Excertos do prefácio: “Abrimos as primeiras páginas do primeiro
volume e somos convidados a entrar pelo Caminho
de Swann.
Neste primeiro volume, vamos conhecer
a cidadezinha fictícia chamada ‘Combray’, lugar em que o herói do livro vem
passar as férias de Páscoa com os pais, quando criança. Ali, eles recebiam a
visita de Swann, homem muito fino, colecionador de obras de arte, leitor
cultivado, freqüentador dos principais salões de Paris.
A Combray de Proust é a pequenina
cidade de passado medieval que ainda mantém contato com os campos e sítios ao
seu redor.

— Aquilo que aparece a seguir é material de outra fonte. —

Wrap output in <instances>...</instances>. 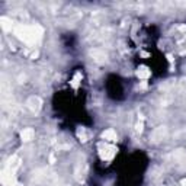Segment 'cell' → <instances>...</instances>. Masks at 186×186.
<instances>
[{
	"label": "cell",
	"mask_w": 186,
	"mask_h": 186,
	"mask_svg": "<svg viewBox=\"0 0 186 186\" xmlns=\"http://www.w3.org/2000/svg\"><path fill=\"white\" fill-rule=\"evenodd\" d=\"M28 106H29L31 111H38L41 108V100L38 98H35V96H32V98L28 99Z\"/></svg>",
	"instance_id": "obj_3"
},
{
	"label": "cell",
	"mask_w": 186,
	"mask_h": 186,
	"mask_svg": "<svg viewBox=\"0 0 186 186\" xmlns=\"http://www.w3.org/2000/svg\"><path fill=\"white\" fill-rule=\"evenodd\" d=\"M35 29H38V28L21 26L16 29V35H18L21 40L26 41V42H34V41H35Z\"/></svg>",
	"instance_id": "obj_1"
},
{
	"label": "cell",
	"mask_w": 186,
	"mask_h": 186,
	"mask_svg": "<svg viewBox=\"0 0 186 186\" xmlns=\"http://www.w3.org/2000/svg\"><path fill=\"white\" fill-rule=\"evenodd\" d=\"M0 22H2V26L5 31H9L10 28H12V21H9L7 18H2L0 19Z\"/></svg>",
	"instance_id": "obj_8"
},
{
	"label": "cell",
	"mask_w": 186,
	"mask_h": 186,
	"mask_svg": "<svg viewBox=\"0 0 186 186\" xmlns=\"http://www.w3.org/2000/svg\"><path fill=\"white\" fill-rule=\"evenodd\" d=\"M182 186H186V180H182Z\"/></svg>",
	"instance_id": "obj_13"
},
{
	"label": "cell",
	"mask_w": 186,
	"mask_h": 186,
	"mask_svg": "<svg viewBox=\"0 0 186 186\" xmlns=\"http://www.w3.org/2000/svg\"><path fill=\"white\" fill-rule=\"evenodd\" d=\"M102 137L105 138V140H108V141H115L116 140V133L114 131V129H106V131H103Z\"/></svg>",
	"instance_id": "obj_7"
},
{
	"label": "cell",
	"mask_w": 186,
	"mask_h": 186,
	"mask_svg": "<svg viewBox=\"0 0 186 186\" xmlns=\"http://www.w3.org/2000/svg\"><path fill=\"white\" fill-rule=\"evenodd\" d=\"M77 137L80 138V141H87V135H86V131H84V128H79L77 129Z\"/></svg>",
	"instance_id": "obj_9"
},
{
	"label": "cell",
	"mask_w": 186,
	"mask_h": 186,
	"mask_svg": "<svg viewBox=\"0 0 186 186\" xmlns=\"http://www.w3.org/2000/svg\"><path fill=\"white\" fill-rule=\"evenodd\" d=\"M137 76L140 77V79H147V77L150 76V71L147 70V68H141V70L137 71Z\"/></svg>",
	"instance_id": "obj_10"
},
{
	"label": "cell",
	"mask_w": 186,
	"mask_h": 186,
	"mask_svg": "<svg viewBox=\"0 0 186 186\" xmlns=\"http://www.w3.org/2000/svg\"><path fill=\"white\" fill-rule=\"evenodd\" d=\"M2 182L5 186H18V182H16V177L13 174V170H3L2 173Z\"/></svg>",
	"instance_id": "obj_2"
},
{
	"label": "cell",
	"mask_w": 186,
	"mask_h": 186,
	"mask_svg": "<svg viewBox=\"0 0 186 186\" xmlns=\"http://www.w3.org/2000/svg\"><path fill=\"white\" fill-rule=\"evenodd\" d=\"M164 135H166V128H164V127H160V128H157L154 133H153V140L157 142V141H160V140H163Z\"/></svg>",
	"instance_id": "obj_5"
},
{
	"label": "cell",
	"mask_w": 186,
	"mask_h": 186,
	"mask_svg": "<svg viewBox=\"0 0 186 186\" xmlns=\"http://www.w3.org/2000/svg\"><path fill=\"white\" fill-rule=\"evenodd\" d=\"M79 79H80V73H77V74L74 76V79L71 80V84H73V87H77V86H79Z\"/></svg>",
	"instance_id": "obj_11"
},
{
	"label": "cell",
	"mask_w": 186,
	"mask_h": 186,
	"mask_svg": "<svg viewBox=\"0 0 186 186\" xmlns=\"http://www.w3.org/2000/svg\"><path fill=\"white\" fill-rule=\"evenodd\" d=\"M92 57L96 60L98 63H103L106 60V54L102 53V51H99V49H93L92 51Z\"/></svg>",
	"instance_id": "obj_6"
},
{
	"label": "cell",
	"mask_w": 186,
	"mask_h": 186,
	"mask_svg": "<svg viewBox=\"0 0 186 186\" xmlns=\"http://www.w3.org/2000/svg\"><path fill=\"white\" fill-rule=\"evenodd\" d=\"M21 137H22L23 141H31L32 138L35 137V131L32 128H25L22 133H21Z\"/></svg>",
	"instance_id": "obj_4"
},
{
	"label": "cell",
	"mask_w": 186,
	"mask_h": 186,
	"mask_svg": "<svg viewBox=\"0 0 186 186\" xmlns=\"http://www.w3.org/2000/svg\"><path fill=\"white\" fill-rule=\"evenodd\" d=\"M49 161H51V163H54V161H55V157H54V156H51V157H49Z\"/></svg>",
	"instance_id": "obj_12"
}]
</instances>
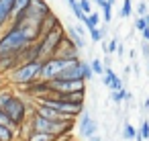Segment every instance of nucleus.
Instances as JSON below:
<instances>
[{"instance_id": "20", "label": "nucleus", "mask_w": 149, "mask_h": 141, "mask_svg": "<svg viewBox=\"0 0 149 141\" xmlns=\"http://www.w3.org/2000/svg\"><path fill=\"white\" fill-rule=\"evenodd\" d=\"M133 15V2L131 0H123V6H120V17L123 19H129Z\"/></svg>"}, {"instance_id": "18", "label": "nucleus", "mask_w": 149, "mask_h": 141, "mask_svg": "<svg viewBox=\"0 0 149 141\" xmlns=\"http://www.w3.org/2000/svg\"><path fill=\"white\" fill-rule=\"evenodd\" d=\"M88 33H90V39H92L94 43H100V41L104 39V35H106V29H98V27H96V29H90Z\"/></svg>"}, {"instance_id": "36", "label": "nucleus", "mask_w": 149, "mask_h": 141, "mask_svg": "<svg viewBox=\"0 0 149 141\" xmlns=\"http://www.w3.org/2000/svg\"><path fill=\"white\" fill-rule=\"evenodd\" d=\"M143 108H145V110H147V112H149V96H147V98H145V102H143Z\"/></svg>"}, {"instance_id": "6", "label": "nucleus", "mask_w": 149, "mask_h": 141, "mask_svg": "<svg viewBox=\"0 0 149 141\" xmlns=\"http://www.w3.org/2000/svg\"><path fill=\"white\" fill-rule=\"evenodd\" d=\"M70 61H74V59L49 57V59L41 61V80H45V82H49V80H55V78H57V76L63 72V68H65Z\"/></svg>"}, {"instance_id": "29", "label": "nucleus", "mask_w": 149, "mask_h": 141, "mask_svg": "<svg viewBox=\"0 0 149 141\" xmlns=\"http://www.w3.org/2000/svg\"><path fill=\"white\" fill-rule=\"evenodd\" d=\"M0 125H6V127H13V125H10V121H8V117H6V112H4V110H0Z\"/></svg>"}, {"instance_id": "14", "label": "nucleus", "mask_w": 149, "mask_h": 141, "mask_svg": "<svg viewBox=\"0 0 149 141\" xmlns=\"http://www.w3.org/2000/svg\"><path fill=\"white\" fill-rule=\"evenodd\" d=\"M84 27H86V31H90V29H96L98 25H100V15L98 13H90L86 19H84V23H82Z\"/></svg>"}, {"instance_id": "21", "label": "nucleus", "mask_w": 149, "mask_h": 141, "mask_svg": "<svg viewBox=\"0 0 149 141\" xmlns=\"http://www.w3.org/2000/svg\"><path fill=\"white\" fill-rule=\"evenodd\" d=\"M102 49H104V53H106V55H108V53H114V51L118 49V39H116V37H114V39H110L108 43H104V45H102Z\"/></svg>"}, {"instance_id": "11", "label": "nucleus", "mask_w": 149, "mask_h": 141, "mask_svg": "<svg viewBox=\"0 0 149 141\" xmlns=\"http://www.w3.org/2000/svg\"><path fill=\"white\" fill-rule=\"evenodd\" d=\"M65 37H68V39L78 47V49H84V47H86V39H84V35H80V33L76 31V27H74V25H70V27L65 29Z\"/></svg>"}, {"instance_id": "30", "label": "nucleus", "mask_w": 149, "mask_h": 141, "mask_svg": "<svg viewBox=\"0 0 149 141\" xmlns=\"http://www.w3.org/2000/svg\"><path fill=\"white\" fill-rule=\"evenodd\" d=\"M74 27H76V31H78L80 35H84V33H86V27H84L82 23H80V25H74Z\"/></svg>"}, {"instance_id": "2", "label": "nucleus", "mask_w": 149, "mask_h": 141, "mask_svg": "<svg viewBox=\"0 0 149 141\" xmlns=\"http://www.w3.org/2000/svg\"><path fill=\"white\" fill-rule=\"evenodd\" d=\"M0 110L6 112V117H8L13 129H19V127L25 125L27 119L31 117V112H33V102H27L25 96H19V94L15 92L13 98H10L2 108H0Z\"/></svg>"}, {"instance_id": "33", "label": "nucleus", "mask_w": 149, "mask_h": 141, "mask_svg": "<svg viewBox=\"0 0 149 141\" xmlns=\"http://www.w3.org/2000/svg\"><path fill=\"white\" fill-rule=\"evenodd\" d=\"M131 100H133V92L127 90V94H125V102H131Z\"/></svg>"}, {"instance_id": "1", "label": "nucleus", "mask_w": 149, "mask_h": 141, "mask_svg": "<svg viewBox=\"0 0 149 141\" xmlns=\"http://www.w3.org/2000/svg\"><path fill=\"white\" fill-rule=\"evenodd\" d=\"M29 125L33 131L47 133L53 137H68V135H72V129H74V121H51V119H45L37 112H31Z\"/></svg>"}, {"instance_id": "26", "label": "nucleus", "mask_w": 149, "mask_h": 141, "mask_svg": "<svg viewBox=\"0 0 149 141\" xmlns=\"http://www.w3.org/2000/svg\"><path fill=\"white\" fill-rule=\"evenodd\" d=\"M135 29H137L139 33H143V31L147 29V23H145L143 17H137V19H135Z\"/></svg>"}, {"instance_id": "38", "label": "nucleus", "mask_w": 149, "mask_h": 141, "mask_svg": "<svg viewBox=\"0 0 149 141\" xmlns=\"http://www.w3.org/2000/svg\"><path fill=\"white\" fill-rule=\"evenodd\" d=\"M106 2H108V4H112V6H114V2H116V0H106Z\"/></svg>"}, {"instance_id": "5", "label": "nucleus", "mask_w": 149, "mask_h": 141, "mask_svg": "<svg viewBox=\"0 0 149 141\" xmlns=\"http://www.w3.org/2000/svg\"><path fill=\"white\" fill-rule=\"evenodd\" d=\"M63 37H65V31L61 29V25H57V27H53L49 33H45V35L39 39V49H41L39 59L45 61V59L53 57L55 51H57V47H59V43L63 41Z\"/></svg>"}, {"instance_id": "17", "label": "nucleus", "mask_w": 149, "mask_h": 141, "mask_svg": "<svg viewBox=\"0 0 149 141\" xmlns=\"http://www.w3.org/2000/svg\"><path fill=\"white\" fill-rule=\"evenodd\" d=\"M82 80H84V82L94 80V72H92V68H90V61H84V59H82Z\"/></svg>"}, {"instance_id": "23", "label": "nucleus", "mask_w": 149, "mask_h": 141, "mask_svg": "<svg viewBox=\"0 0 149 141\" xmlns=\"http://www.w3.org/2000/svg\"><path fill=\"white\" fill-rule=\"evenodd\" d=\"M100 10H102V17H104V23H110V19H112V4H108V2H104V4L100 6Z\"/></svg>"}, {"instance_id": "10", "label": "nucleus", "mask_w": 149, "mask_h": 141, "mask_svg": "<svg viewBox=\"0 0 149 141\" xmlns=\"http://www.w3.org/2000/svg\"><path fill=\"white\" fill-rule=\"evenodd\" d=\"M15 0H0V31L6 29L10 23V10H13Z\"/></svg>"}, {"instance_id": "8", "label": "nucleus", "mask_w": 149, "mask_h": 141, "mask_svg": "<svg viewBox=\"0 0 149 141\" xmlns=\"http://www.w3.org/2000/svg\"><path fill=\"white\" fill-rule=\"evenodd\" d=\"M78 119H80V121H78V133H80V137L88 139V137H92V135L98 133V121H96L90 112L84 110Z\"/></svg>"}, {"instance_id": "19", "label": "nucleus", "mask_w": 149, "mask_h": 141, "mask_svg": "<svg viewBox=\"0 0 149 141\" xmlns=\"http://www.w3.org/2000/svg\"><path fill=\"white\" fill-rule=\"evenodd\" d=\"M125 94H127L125 88H123V90H110V100H112L114 104H120V102H125Z\"/></svg>"}, {"instance_id": "24", "label": "nucleus", "mask_w": 149, "mask_h": 141, "mask_svg": "<svg viewBox=\"0 0 149 141\" xmlns=\"http://www.w3.org/2000/svg\"><path fill=\"white\" fill-rule=\"evenodd\" d=\"M139 135H141V139H143V141H145V139H149V119H143V121H141Z\"/></svg>"}, {"instance_id": "9", "label": "nucleus", "mask_w": 149, "mask_h": 141, "mask_svg": "<svg viewBox=\"0 0 149 141\" xmlns=\"http://www.w3.org/2000/svg\"><path fill=\"white\" fill-rule=\"evenodd\" d=\"M53 57H61V59H80V49H78L68 37H63V41L59 43V47H57V51H55Z\"/></svg>"}, {"instance_id": "32", "label": "nucleus", "mask_w": 149, "mask_h": 141, "mask_svg": "<svg viewBox=\"0 0 149 141\" xmlns=\"http://www.w3.org/2000/svg\"><path fill=\"white\" fill-rule=\"evenodd\" d=\"M86 141H102V137H100V135L96 133V135H92V137H88Z\"/></svg>"}, {"instance_id": "3", "label": "nucleus", "mask_w": 149, "mask_h": 141, "mask_svg": "<svg viewBox=\"0 0 149 141\" xmlns=\"http://www.w3.org/2000/svg\"><path fill=\"white\" fill-rule=\"evenodd\" d=\"M8 76V84L17 86V88H23V86H29L37 80H41V61H29V64H23V66H17Z\"/></svg>"}, {"instance_id": "34", "label": "nucleus", "mask_w": 149, "mask_h": 141, "mask_svg": "<svg viewBox=\"0 0 149 141\" xmlns=\"http://www.w3.org/2000/svg\"><path fill=\"white\" fill-rule=\"evenodd\" d=\"M141 35H143V41H149V27H147V29H145Z\"/></svg>"}, {"instance_id": "15", "label": "nucleus", "mask_w": 149, "mask_h": 141, "mask_svg": "<svg viewBox=\"0 0 149 141\" xmlns=\"http://www.w3.org/2000/svg\"><path fill=\"white\" fill-rule=\"evenodd\" d=\"M29 4H31V0H15V2H13V10H10V19L17 17V15H21Z\"/></svg>"}, {"instance_id": "39", "label": "nucleus", "mask_w": 149, "mask_h": 141, "mask_svg": "<svg viewBox=\"0 0 149 141\" xmlns=\"http://www.w3.org/2000/svg\"><path fill=\"white\" fill-rule=\"evenodd\" d=\"M63 141H76V139H72V137H70V139H63Z\"/></svg>"}, {"instance_id": "35", "label": "nucleus", "mask_w": 149, "mask_h": 141, "mask_svg": "<svg viewBox=\"0 0 149 141\" xmlns=\"http://www.w3.org/2000/svg\"><path fill=\"white\" fill-rule=\"evenodd\" d=\"M116 53L123 57V53H125V47H123V43H118V49H116Z\"/></svg>"}, {"instance_id": "22", "label": "nucleus", "mask_w": 149, "mask_h": 141, "mask_svg": "<svg viewBox=\"0 0 149 141\" xmlns=\"http://www.w3.org/2000/svg\"><path fill=\"white\" fill-rule=\"evenodd\" d=\"M90 68H92L94 76H102V74H104V64H102L100 59H92V61H90Z\"/></svg>"}, {"instance_id": "27", "label": "nucleus", "mask_w": 149, "mask_h": 141, "mask_svg": "<svg viewBox=\"0 0 149 141\" xmlns=\"http://www.w3.org/2000/svg\"><path fill=\"white\" fill-rule=\"evenodd\" d=\"M139 47H141V53H143V57L149 61V41H141V43H139Z\"/></svg>"}, {"instance_id": "40", "label": "nucleus", "mask_w": 149, "mask_h": 141, "mask_svg": "<svg viewBox=\"0 0 149 141\" xmlns=\"http://www.w3.org/2000/svg\"><path fill=\"white\" fill-rule=\"evenodd\" d=\"M147 68H149V61H147Z\"/></svg>"}, {"instance_id": "4", "label": "nucleus", "mask_w": 149, "mask_h": 141, "mask_svg": "<svg viewBox=\"0 0 149 141\" xmlns=\"http://www.w3.org/2000/svg\"><path fill=\"white\" fill-rule=\"evenodd\" d=\"M27 45H29V41L23 37L21 29H17V27H6L0 33V57L2 55H17Z\"/></svg>"}, {"instance_id": "12", "label": "nucleus", "mask_w": 149, "mask_h": 141, "mask_svg": "<svg viewBox=\"0 0 149 141\" xmlns=\"http://www.w3.org/2000/svg\"><path fill=\"white\" fill-rule=\"evenodd\" d=\"M0 141H17V129L0 125Z\"/></svg>"}, {"instance_id": "37", "label": "nucleus", "mask_w": 149, "mask_h": 141, "mask_svg": "<svg viewBox=\"0 0 149 141\" xmlns=\"http://www.w3.org/2000/svg\"><path fill=\"white\" fill-rule=\"evenodd\" d=\"M143 19H145V23H147V27H149V13H147V15H145Z\"/></svg>"}, {"instance_id": "31", "label": "nucleus", "mask_w": 149, "mask_h": 141, "mask_svg": "<svg viewBox=\"0 0 149 141\" xmlns=\"http://www.w3.org/2000/svg\"><path fill=\"white\" fill-rule=\"evenodd\" d=\"M102 84H104L106 88H110V78H108V76H102Z\"/></svg>"}, {"instance_id": "25", "label": "nucleus", "mask_w": 149, "mask_h": 141, "mask_svg": "<svg viewBox=\"0 0 149 141\" xmlns=\"http://www.w3.org/2000/svg\"><path fill=\"white\" fill-rule=\"evenodd\" d=\"M78 4H80V8H82V13L86 17L92 13V0H78Z\"/></svg>"}, {"instance_id": "7", "label": "nucleus", "mask_w": 149, "mask_h": 141, "mask_svg": "<svg viewBox=\"0 0 149 141\" xmlns=\"http://www.w3.org/2000/svg\"><path fill=\"white\" fill-rule=\"evenodd\" d=\"M49 90L51 92H84L86 90V82L84 80H49Z\"/></svg>"}, {"instance_id": "28", "label": "nucleus", "mask_w": 149, "mask_h": 141, "mask_svg": "<svg viewBox=\"0 0 149 141\" xmlns=\"http://www.w3.org/2000/svg\"><path fill=\"white\" fill-rule=\"evenodd\" d=\"M147 15V2H139L137 4V17H145Z\"/></svg>"}, {"instance_id": "13", "label": "nucleus", "mask_w": 149, "mask_h": 141, "mask_svg": "<svg viewBox=\"0 0 149 141\" xmlns=\"http://www.w3.org/2000/svg\"><path fill=\"white\" fill-rule=\"evenodd\" d=\"M137 127L135 125H131V123H125V127H123V133H120V139L123 141H133L135 137H137Z\"/></svg>"}, {"instance_id": "16", "label": "nucleus", "mask_w": 149, "mask_h": 141, "mask_svg": "<svg viewBox=\"0 0 149 141\" xmlns=\"http://www.w3.org/2000/svg\"><path fill=\"white\" fill-rule=\"evenodd\" d=\"M65 2L70 4V8H72V13H74V17L80 21V23H84V19H86V15L82 13V8H80V4H78V0H65Z\"/></svg>"}]
</instances>
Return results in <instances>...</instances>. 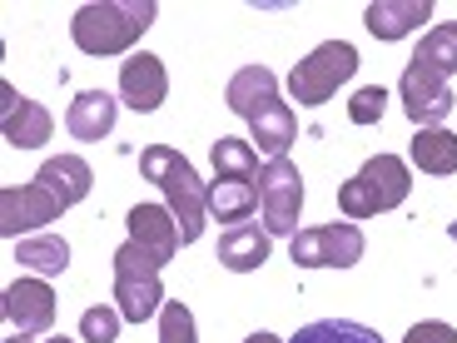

Para chegar até eles, há dois caminhos possíveis: saindo pela porta
da frente da casa, toma-se o de Méséglise, caminho mais curto, que passa pela
propriedade de Swann; saindo pelo portão dos fundos, alcança-se o longo caminho
de Guermantes, trilha fluvial que vai dar no castelo dessa família, Entrar pelo
caminho de Swann é simplesmente tomar uma dessas opções de percurso que se
oferecem ao caminhante. O caminho de Swann é, nesse primeiro sentido, apenas
uma referência espacial com a qual se designa o itinerário a ser feito.
Já ou outro significado desse título
envolve a própria história da criança que vem com os pais em visita à cidade de
Combray e que, muito mais tarde, vai se tornar o narrador do livro que estamos
lendo. Para ele, percorrer o caminho de Swann é percorrer o mesmo trajeto da
personagem Swann, experimentar as mesmas dores no amor, o ciúme, o contato com
a arte e compreender como Swann pôde lidar com tudo isso. Em busca do tempo perdido começa, assim, como no início de uma
caminhada, de uma longa caminhada de leitura do sentido da vida.” (p. 8)
Resenha:
O prof. José Monir Nasser nesta resenha diz que Samuel
Beckett (1906-1989) escreveu no ensaio Proust [1] dizia que para
compreender a obra do escritor francês é preciso começar pelo tempo, “este
monstro de duas cabeças, salvação e danação”. Mais ainda, Beckett afirma que
“as criaturas de Proust são, portanto, vítimas desta circunstância e condição
permanente: o tempo”. De fato, a obra magna de Marcel Proust (1871-1922),
escrita em sete volumes, entre 1909 e o último dia da sua vida, chama-se Em
Busca do Tempo Perdido (À la recherche du
temps perdu).
O
tempo submete tudo, porque a vida humana é composta de fragmentos, de
experiências estanques a que a nossa mente dá a aparência de continuidade,
criando um passado presente (aquilo que já passou) e um futuro presente (aquilo
que esperamos que aconteça), que se fundem com o presente presente. A impressão
é de uma linha contínua, conjugando aquilo que aconteceu, aquilo que está
acontecendo e o que pode acontecer.
Mas como a experiência humana é fragmentada e só
adquire unidade pela intervenção da mente, as partes tendem a se perder, a se
tornar indisponíveis. Não temos acesso a tudo o que aconteceu na nossa vida.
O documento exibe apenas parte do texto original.